The snout has a tapered tubular structure which has granted the name of longnose gar, with toothless jaw. The caudal fin is heterocercal, the anal and dorsal fins are symmetrically opposed and bent backward, the pelvic ones are placed in the mid of the body.

During the summer, especially in the southern regions, when the concentration of the O2 in water decreases remarkably, frequently surfaces putting itself on a side and by opening the mouth it swallows a good volume of air, therefore of atmospheric oxygen, which will be stored into the bilobed swim bladder, which, being connected with the pharynx, allows the respiratory gas exchange.

Ethology-Reproductive Biology

The eggs, approximately of the same size as those of the salmon, are spawned among the seaweeds in spring, from late April to June-May. During this period, the female moves towards the banks where the waters are shallower and calmer and are present aquatic plants. Once there, followed by several males, the ritual forms of struggle take place for the conquest of the female. The greenish eggs, are fecundate externally, the small larvae get out from the fecundated eggs after about 13 days, anchor they too on the aquatic plants, by means of a buccal cup, nourishing of the reserve material stocked into the yolk sac.

By mid development, seven days about, which coincides with the halving of the yolk sac, the vertebral column elongates in one of the two lobes (the upper one), of the caudal fin, rendering the same “heterocercal”; after 14 days of this type of life, the larvae are capable to carry on an independent life and to swim.

During all this time, the parents have completely ignored their progeny.

As an average, it lives 18-20 years and for the International Union for Conservation of Nature (IUCN), it is absolutely not, to date, an endangered species.

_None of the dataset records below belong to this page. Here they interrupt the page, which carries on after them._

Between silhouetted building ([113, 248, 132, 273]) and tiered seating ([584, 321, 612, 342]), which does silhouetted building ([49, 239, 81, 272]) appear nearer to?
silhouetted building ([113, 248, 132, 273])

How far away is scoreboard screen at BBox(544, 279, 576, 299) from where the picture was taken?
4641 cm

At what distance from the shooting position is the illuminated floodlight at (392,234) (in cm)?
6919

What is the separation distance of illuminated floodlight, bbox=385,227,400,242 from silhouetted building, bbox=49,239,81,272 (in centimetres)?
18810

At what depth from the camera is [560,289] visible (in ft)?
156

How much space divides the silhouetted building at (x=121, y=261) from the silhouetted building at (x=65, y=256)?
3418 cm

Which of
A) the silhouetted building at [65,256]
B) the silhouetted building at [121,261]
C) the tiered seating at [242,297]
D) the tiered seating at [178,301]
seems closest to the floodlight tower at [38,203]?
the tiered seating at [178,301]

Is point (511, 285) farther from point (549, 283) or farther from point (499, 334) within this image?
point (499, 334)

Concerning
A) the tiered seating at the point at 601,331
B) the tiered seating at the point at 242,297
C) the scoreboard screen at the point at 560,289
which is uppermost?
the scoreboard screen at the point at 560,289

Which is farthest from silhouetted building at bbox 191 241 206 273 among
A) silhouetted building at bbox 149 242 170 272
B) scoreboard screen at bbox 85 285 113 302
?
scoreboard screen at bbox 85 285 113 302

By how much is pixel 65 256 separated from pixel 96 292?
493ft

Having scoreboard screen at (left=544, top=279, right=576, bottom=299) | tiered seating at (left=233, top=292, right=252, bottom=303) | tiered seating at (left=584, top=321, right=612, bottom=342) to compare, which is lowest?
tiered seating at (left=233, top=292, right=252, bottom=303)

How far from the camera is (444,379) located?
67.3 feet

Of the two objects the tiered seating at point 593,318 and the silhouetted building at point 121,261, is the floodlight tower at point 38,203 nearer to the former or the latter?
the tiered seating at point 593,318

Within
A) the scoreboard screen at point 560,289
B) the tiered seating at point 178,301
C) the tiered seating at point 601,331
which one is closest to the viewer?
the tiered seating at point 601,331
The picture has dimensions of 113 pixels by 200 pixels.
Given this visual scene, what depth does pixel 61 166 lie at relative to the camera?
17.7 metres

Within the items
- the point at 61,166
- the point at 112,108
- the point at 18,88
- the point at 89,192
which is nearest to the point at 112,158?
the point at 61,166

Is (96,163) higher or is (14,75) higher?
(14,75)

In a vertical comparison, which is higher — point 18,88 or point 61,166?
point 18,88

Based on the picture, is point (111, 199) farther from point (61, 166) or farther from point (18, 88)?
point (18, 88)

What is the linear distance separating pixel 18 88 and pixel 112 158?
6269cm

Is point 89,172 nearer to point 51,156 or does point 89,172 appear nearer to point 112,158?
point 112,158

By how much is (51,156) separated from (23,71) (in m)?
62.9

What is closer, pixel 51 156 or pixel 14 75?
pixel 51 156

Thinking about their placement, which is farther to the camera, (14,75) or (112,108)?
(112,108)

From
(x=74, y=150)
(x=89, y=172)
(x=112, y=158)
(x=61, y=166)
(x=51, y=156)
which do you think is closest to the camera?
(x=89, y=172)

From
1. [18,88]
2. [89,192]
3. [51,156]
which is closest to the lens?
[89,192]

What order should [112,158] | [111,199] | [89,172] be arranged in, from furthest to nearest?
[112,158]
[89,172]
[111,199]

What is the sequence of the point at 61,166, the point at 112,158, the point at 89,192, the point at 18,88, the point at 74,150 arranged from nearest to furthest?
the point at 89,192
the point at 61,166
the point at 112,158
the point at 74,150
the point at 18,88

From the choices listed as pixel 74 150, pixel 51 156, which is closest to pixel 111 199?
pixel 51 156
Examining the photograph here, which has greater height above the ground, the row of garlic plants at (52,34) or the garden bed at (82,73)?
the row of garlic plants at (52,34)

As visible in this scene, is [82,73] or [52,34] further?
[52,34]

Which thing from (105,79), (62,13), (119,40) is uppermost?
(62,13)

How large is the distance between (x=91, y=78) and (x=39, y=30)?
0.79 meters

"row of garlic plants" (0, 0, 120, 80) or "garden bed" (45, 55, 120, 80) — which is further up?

Esox osseus Linnaeus, 1758; Esox viridis Gmelin, 1789; Lepidosteus ayresii Duméril, 1870; Lepidosteus bison DeKay, 1842; Lepidosteus clintonii Duméril, 1870; Lepidosteus copei Duméril, 1870; Lepidosteus crassus Cope, 1865; Lepidosteus elisabeth Duméril, 1870; Lepidosteus harlani Duméril, 1870; Lepidosteus horatii Duméril, 1870; Lepidosteus lamarii Duméril, 1870; Lepidosteus leptorhynchus Girard, 1858; Lepidosteus lesueurii Duméril, 1870; Lepidosteus louisianensis Duméril, 1870; Lepidosteus milberti Duméril, 1870; Lepidosteus otarius Cope, 1865; Lepidosteus piquotianus  Duméril, 1870; Lepidosteus rostratus Cuvier, 1836; Lepidosteus smithii Duméril, 1870; Lepidosteus thompsonii Duméril, 1870; Lepidosteus troostii Duméril, 1870; Lepisosteus gavial Lacepède, 1803; Lepisosteus gracilis Richardson, 1836; Lepisosteus huronensis Richardson, 1836; Lepisosteus lineatus Thompson, 1842; Lepisosteus longirostris Rafinesque, 1820; Lepisosteus oxyurus Rafinesque, 1820; Lepisosteus treculii Duméril, 1870; Macrognathus loricatus Gronow, 1854; Sarchirus vittatus Rafinesque, 1818.